= Document section =
Darren J. King
Executive Vice President and Chief Financial Officer at M&T Bank
Thanks, Don, and good morning, everyone. As we noted in this morning's press release, the favorable results we reported for the quarter highlight the strength and diversity of M&T's business model in the current challenging environment. Revenue in our fee-generating businesses was particularly strong, including mortgage banking, trust and brokerage and payments. Credit trends are stable to improving, illustrated by net charge-offs, about half our long-term average, a modest reserve release and little change in the level of non-accrual loans. In alignment with the strong revenue trends and the improved profitability over the last year, incentive compensation is rising as well. We'll offer some details on that in a moment. Lastly, our capital levels continue to rise. The CET1 ratio is near a record high as we await the closing of the People's United merger.
Now let's review our results for the quarter. Diluted GAAP earnings per common share were $3.69 for the third quarter of 2021, improved from $3.41 in the second quarter of 2021 and $2.75 in the third quarter of 2020. Net income for the quarter was $495 million, compared with $458 million in the linked quarter and $372 million in the year-ago quarter.
On a GAAP basis, M&T's third quarter results produced an annualized rate of return on average assets of 1.28% and an annualized return on average common equity of 12.16%. This compares with rates of 1.22% and 11.55%, respectively in the previous quarter. Included in GAAP results in the recent quarter were after-tax expenses from the amortization of intangible assets amounting to $2 million, or $0.02 per common share, little change from the prior quarter.
Also included in the quarter's results were merger-related charges of $9 million related to M&T's proposed acquisition of People's United Financial. This amounted to $7 million after-tax, or $0.05 per common share. Results for this year's second quarter included $4 million of such charges amounting to $3 million after-tax effect or $0.02 per common share. Consistent with our long-term practice, M&T provides supplemental reporting of its results on a net operating or tangible basis from which we have only ever excluded the after-tax effect of amortization of intangible assets, as well as any gains or expenses associated with mergers and acquisitions.

[A block of data]
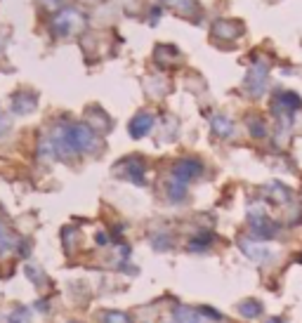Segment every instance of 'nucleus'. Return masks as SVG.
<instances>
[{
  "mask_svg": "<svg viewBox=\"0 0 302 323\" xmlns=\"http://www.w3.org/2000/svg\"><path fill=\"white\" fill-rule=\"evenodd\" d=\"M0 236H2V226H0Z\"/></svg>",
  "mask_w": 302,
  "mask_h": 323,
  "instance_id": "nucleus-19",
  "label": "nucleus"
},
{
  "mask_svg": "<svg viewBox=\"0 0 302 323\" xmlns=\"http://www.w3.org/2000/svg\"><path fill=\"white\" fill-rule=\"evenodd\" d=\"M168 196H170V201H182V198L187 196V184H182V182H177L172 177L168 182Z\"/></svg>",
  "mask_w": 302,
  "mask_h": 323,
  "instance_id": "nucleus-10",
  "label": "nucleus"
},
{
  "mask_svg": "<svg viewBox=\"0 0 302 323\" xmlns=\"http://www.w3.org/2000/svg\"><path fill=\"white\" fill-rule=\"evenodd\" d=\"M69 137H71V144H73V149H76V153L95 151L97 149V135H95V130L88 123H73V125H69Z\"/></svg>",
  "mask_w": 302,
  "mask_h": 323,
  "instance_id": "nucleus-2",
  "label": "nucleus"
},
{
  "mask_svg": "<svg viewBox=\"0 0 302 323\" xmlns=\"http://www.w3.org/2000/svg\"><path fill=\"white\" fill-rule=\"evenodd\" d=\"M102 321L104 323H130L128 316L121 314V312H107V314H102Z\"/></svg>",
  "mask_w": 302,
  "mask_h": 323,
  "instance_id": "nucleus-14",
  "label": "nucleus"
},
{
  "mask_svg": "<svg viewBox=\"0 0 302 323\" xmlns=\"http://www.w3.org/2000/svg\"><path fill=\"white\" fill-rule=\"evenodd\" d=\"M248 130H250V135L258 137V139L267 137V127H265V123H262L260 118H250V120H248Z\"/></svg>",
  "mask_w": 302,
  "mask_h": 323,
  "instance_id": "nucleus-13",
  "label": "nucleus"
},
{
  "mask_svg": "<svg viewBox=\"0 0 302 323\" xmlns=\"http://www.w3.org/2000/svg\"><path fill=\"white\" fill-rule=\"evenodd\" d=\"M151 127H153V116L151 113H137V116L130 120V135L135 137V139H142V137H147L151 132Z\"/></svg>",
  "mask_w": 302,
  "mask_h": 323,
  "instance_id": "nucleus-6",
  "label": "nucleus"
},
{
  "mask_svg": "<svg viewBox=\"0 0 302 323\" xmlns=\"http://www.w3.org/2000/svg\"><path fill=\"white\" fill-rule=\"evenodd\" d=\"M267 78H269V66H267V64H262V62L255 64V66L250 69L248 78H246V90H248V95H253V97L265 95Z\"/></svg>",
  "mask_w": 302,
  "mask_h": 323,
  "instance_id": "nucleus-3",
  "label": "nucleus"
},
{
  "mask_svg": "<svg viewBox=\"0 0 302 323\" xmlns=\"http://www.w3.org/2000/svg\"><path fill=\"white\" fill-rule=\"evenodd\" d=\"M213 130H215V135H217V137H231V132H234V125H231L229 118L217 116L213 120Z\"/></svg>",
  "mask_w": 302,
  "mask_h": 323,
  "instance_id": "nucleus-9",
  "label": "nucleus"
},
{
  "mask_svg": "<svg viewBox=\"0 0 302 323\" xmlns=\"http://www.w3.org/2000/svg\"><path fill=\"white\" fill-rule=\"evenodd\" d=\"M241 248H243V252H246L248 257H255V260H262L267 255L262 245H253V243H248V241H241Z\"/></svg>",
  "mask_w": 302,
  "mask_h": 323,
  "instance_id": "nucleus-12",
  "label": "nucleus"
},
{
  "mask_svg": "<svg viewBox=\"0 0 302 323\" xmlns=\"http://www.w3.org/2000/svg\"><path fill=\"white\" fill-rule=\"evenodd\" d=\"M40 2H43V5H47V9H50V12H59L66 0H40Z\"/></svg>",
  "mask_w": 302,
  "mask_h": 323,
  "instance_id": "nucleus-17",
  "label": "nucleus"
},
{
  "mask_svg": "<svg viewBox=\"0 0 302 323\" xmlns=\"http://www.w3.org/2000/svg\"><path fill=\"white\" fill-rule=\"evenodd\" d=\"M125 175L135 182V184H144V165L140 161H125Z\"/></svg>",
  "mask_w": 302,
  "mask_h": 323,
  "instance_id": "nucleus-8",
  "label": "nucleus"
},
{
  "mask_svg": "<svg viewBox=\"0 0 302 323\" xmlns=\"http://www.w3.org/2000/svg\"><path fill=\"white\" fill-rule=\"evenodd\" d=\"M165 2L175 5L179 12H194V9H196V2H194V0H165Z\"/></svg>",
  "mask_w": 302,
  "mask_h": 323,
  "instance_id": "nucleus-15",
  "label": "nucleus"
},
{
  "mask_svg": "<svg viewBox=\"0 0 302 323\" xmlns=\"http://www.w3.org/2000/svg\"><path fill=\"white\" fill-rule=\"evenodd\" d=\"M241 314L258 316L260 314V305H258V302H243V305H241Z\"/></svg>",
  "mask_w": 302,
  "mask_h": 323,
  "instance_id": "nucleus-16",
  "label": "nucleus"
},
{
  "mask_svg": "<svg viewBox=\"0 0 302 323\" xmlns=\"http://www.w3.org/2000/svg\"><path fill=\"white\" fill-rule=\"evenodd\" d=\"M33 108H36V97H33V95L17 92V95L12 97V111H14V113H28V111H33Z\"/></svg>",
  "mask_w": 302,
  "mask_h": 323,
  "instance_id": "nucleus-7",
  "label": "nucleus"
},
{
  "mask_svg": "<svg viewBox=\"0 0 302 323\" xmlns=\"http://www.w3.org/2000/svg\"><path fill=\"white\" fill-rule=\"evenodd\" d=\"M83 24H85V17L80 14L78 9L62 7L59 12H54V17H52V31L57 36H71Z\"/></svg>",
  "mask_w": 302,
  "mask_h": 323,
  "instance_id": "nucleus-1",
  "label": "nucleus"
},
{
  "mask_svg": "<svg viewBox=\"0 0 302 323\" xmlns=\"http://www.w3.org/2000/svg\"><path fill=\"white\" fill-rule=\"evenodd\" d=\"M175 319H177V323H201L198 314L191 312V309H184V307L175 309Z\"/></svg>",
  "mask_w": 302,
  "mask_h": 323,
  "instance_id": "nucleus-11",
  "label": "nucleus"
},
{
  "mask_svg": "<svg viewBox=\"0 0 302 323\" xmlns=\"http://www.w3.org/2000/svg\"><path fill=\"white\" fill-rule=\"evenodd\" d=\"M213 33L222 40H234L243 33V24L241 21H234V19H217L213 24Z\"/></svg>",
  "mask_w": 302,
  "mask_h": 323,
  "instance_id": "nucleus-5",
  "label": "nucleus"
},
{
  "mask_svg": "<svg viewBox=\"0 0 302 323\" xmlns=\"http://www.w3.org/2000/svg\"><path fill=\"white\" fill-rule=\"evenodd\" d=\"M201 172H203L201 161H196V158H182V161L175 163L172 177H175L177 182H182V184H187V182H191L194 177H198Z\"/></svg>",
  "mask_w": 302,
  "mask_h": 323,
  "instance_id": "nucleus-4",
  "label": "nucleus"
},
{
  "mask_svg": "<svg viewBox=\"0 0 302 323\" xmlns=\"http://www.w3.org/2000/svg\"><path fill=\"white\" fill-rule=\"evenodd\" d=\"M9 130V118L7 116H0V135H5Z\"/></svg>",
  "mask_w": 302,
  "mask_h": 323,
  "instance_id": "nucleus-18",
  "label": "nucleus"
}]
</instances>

= Written task =
Continue the earnings call remarks on M&T Bank's third-quarter 2021 results, starting after the sentence that ends "associated with mergers and acquisitions."

= Output for this task =
M&T's net operating income for the third quarter, which excludes intangible amortization in the merger-related expenses, was $504 million. Compare that with $463 million in the linked quarter and $375 million in last year's third quarter. Diluted net operating earnings per common share were $3.76 for the recent quarter, improved from $3.45 in 2021's second quarter and up from $2.77 in the third quarter of 2020. Net operating income yielded annualized rates of return on average tangible assets and average tangible common shareholders' equity of 1.34% and 17.54% for the recent quarter. The comparable returns were 1.27% and 16.68% in the second quarter of 2021. In accordance with the SEC's guidelines, this morning's press release contains a tabular reconciliation of GAAP and non-GAAP results, including tangible assets and equity.
Let's take a look at some of the details that drove our results. Taxable-equivalent net interest income was $971 million in the third quarter of 2021, compared with $946 million in the linked quarter. Higher income from PPP loans accounted for the majority of the $25 million quarter-over-quarter increase in net interest income, as the second round of PPP loans began to receive forgiveness from the Small Business Administration.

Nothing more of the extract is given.